Le temps passe, au début le jeune homme est affecté à diverses tâches ingrates puis un jour il est convoqué devant un civil qui lui demande de confirmer s’il parle l’anglais. Il se retrouve ainsi affecté à un département où il doit traduire et taper toutes sortes de documents allant de brochures sur les véhicules de montagne au mode d’emploi pour une fusée.

Fini les corvées, les gardes de nuit devant un rocher, le voilà dédié à cette tache administrative.

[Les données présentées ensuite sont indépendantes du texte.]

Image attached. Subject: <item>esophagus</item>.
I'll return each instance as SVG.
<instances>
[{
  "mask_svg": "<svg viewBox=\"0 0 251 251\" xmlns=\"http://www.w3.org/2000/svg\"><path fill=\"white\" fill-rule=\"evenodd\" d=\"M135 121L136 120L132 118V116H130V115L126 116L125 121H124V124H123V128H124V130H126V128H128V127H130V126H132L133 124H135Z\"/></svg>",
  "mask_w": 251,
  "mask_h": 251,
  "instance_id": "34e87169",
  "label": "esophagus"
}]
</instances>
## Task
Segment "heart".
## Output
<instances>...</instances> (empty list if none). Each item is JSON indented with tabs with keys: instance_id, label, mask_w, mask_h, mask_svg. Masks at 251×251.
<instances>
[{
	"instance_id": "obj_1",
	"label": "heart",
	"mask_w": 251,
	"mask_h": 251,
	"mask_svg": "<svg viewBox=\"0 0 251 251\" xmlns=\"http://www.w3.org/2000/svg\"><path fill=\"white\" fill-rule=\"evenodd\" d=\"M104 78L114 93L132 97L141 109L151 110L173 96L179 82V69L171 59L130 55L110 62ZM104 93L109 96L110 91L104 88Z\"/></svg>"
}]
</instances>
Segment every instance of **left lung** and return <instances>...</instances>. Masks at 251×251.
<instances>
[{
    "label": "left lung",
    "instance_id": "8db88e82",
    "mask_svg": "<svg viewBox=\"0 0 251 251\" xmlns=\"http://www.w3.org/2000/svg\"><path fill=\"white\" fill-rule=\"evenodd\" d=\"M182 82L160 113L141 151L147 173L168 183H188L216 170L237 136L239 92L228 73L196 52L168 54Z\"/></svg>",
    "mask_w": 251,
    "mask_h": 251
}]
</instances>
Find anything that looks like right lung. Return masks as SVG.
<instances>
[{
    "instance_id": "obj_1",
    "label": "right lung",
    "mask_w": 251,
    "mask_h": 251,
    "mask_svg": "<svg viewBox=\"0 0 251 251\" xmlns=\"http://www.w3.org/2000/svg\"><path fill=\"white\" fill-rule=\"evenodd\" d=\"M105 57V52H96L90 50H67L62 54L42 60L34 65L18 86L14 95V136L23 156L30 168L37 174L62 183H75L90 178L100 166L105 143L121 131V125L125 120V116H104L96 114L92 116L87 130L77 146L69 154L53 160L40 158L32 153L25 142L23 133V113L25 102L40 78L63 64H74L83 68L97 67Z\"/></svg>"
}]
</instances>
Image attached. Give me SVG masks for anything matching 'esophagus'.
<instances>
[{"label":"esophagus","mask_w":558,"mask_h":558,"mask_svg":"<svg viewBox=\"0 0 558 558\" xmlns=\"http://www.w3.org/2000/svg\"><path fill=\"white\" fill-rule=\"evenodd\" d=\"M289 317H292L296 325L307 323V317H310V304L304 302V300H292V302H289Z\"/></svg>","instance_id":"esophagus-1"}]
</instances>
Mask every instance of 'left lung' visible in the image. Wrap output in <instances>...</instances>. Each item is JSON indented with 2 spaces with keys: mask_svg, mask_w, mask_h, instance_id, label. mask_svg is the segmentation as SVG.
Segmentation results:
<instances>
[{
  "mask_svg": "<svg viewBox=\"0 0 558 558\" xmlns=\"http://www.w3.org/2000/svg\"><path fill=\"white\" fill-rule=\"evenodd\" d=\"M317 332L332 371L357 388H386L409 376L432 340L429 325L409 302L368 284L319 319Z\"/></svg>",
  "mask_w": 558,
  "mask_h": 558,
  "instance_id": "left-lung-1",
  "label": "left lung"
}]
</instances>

L’auteur nous raconte la vie dans le camp, heure par heure, jour après jour, année après année. Tenu dans l’ignorance la plus totale quant au déroulement des hostilités qui auraient lieu on ne sait où ni contre qui, mais ce qui devient important à leurs yeux, c’est d’être prêt.

On ressent graduellement le changement qui s’opère dans le comportement humain, enfermé dans un camp, sans savoir où ils sont ni pour combien de temps. La résistance du début fait place à l’acceptation puis graduellement au sens du devoir, au respect de la hiérarchie. Il se met à prendre son travail au sérieux, à y croire. Au bout d’un certain temps, la notion même de liberté devient toute relative.

Les années passent, puis un beau jour, sans crier gare ils sont démobilisés.

Il rentre chez lui après dix-sept ans, c’est le choc, il n’a plus rien à faire, plus d’ordre à recevoir ni à exécuter, il est totalement décalé.